I "think" I need a new back gear, the manual appears to show these gears to be a single piece, mine is 2 separate gears with obvious damage to the edge of the small gear. Am I correct this should be a single piece?


----------



## westsailpat (May 1, 2017)

Parts here http://www.searspartsdirect.com/model-number/10121400/0247/0728000.html . When you say "tool holder" do you mean the top slide of the compound ? Mine was welded it's hanging in there . Also you can go direct to Clausing  to get parts . I have found EBay a good source , but be careful some guys are looking to make a killing .  How bout some pics ? Welcome to the machine .


----------



## kd4gij (May 1, 2017)

Sears is way over priced. Some parts are cheaper from Clausing  Then eBay  Best to shop around. And pic would be a big help.


----------



## Rob (May 2, 2017)

Yes give Clausing a call 269-345-7155 or 800-323-0972.  A lot of time the price for new is the same or cheaper than EBay.


----------



## wa5cab (May 4, 2017)

AFAIK, any parts that Sears would have or could get would be from Clausing.  Which is why Clausing would normally be less expensive.  However, I think that Sears did stock parts at one time so if they still have it, it could conceivably be cheaper unless their bean counters have periodically jacked up the price on older inventory.


----------



## wa5cab (May 4, 2017)

Also, on your implied back gear question, the 6" back gears (not including bushings) were actually made as two parts, the large gear, and the small gear and sleeve or tube.  And then pressed together and the bushings installed.  Later manuals only show a part number for the complete 4-part assembly.  Plus do show the bushing part numbers.  Perhaps they had too much trouble with damaged parts when owners tried to hammer them together.


----------



## Skinnywater (May 8, 2017)

Thanks for the info on the back gear.
I spent the weekend cleaning up the spindle and ways so that I could check the run out. First off, I pulled the made in China 3 jaw chuck off and the back plate so I could get a true reading on the spindle. With an inexpensive dial indicator, I was seeing .003" runout just behind the threads on the spindle, and no slop or movement in the bearings. With the back plate and chuck installed, total runout was over .030.
If I find the rest of the lathe salvageable, should I get a direct thread 4 jaw chuck, or try with another back plate and 3 jaw?
I am still digging into the counter shaft, lead screw gears and tail stock.


----------



## wa5cab (May 8, 2017)

There is one disadvantage to using a flat-back chuck with separate back plate, and that is that the resultant assembly will be longer (sticks out farther from the headstock) than one made from scratch to fit 1"-10 spindle threads.  But before giving up on the one that you have, I would try a few more things.  

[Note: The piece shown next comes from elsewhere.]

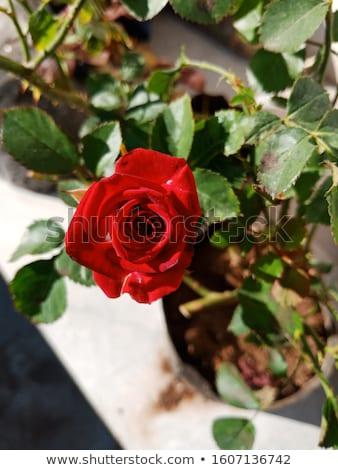 red desire Stock photo © dolgachov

First, make sure that the male and female threads are clean and lightly oiled.  Then check the repeatability by loosening the jaws and re-tightening, both with and without rotating the test piece.  Check the runout at at least two different diameters.  It should be the same.  Then check the runout at say 1" and 6" from the face of the jaws.

The back plate is attached to the chuck body with 3 or more screws.  Loosen them and see whether or not there is any appreciable movement between plate and chuck body.  If there is, see whether or not you can reduce the runout that way.  If there isn't, mark the hole for the screw nearest the #1 jaw as 1 with felt tip marker.  Mark the chuck body 1 to however many screws there are in the same order as the 1, 2 and 3 jaws.  Without removing the test piece from the jaws, remove the screws, rotate the body so that 2 on the chuck matches 1 on the back plate and repeat the measurements.  Repeat this operation for the other possible positions.  It is always possible that a PO took the chuck off of the back plate and didn't put it back on in the original position.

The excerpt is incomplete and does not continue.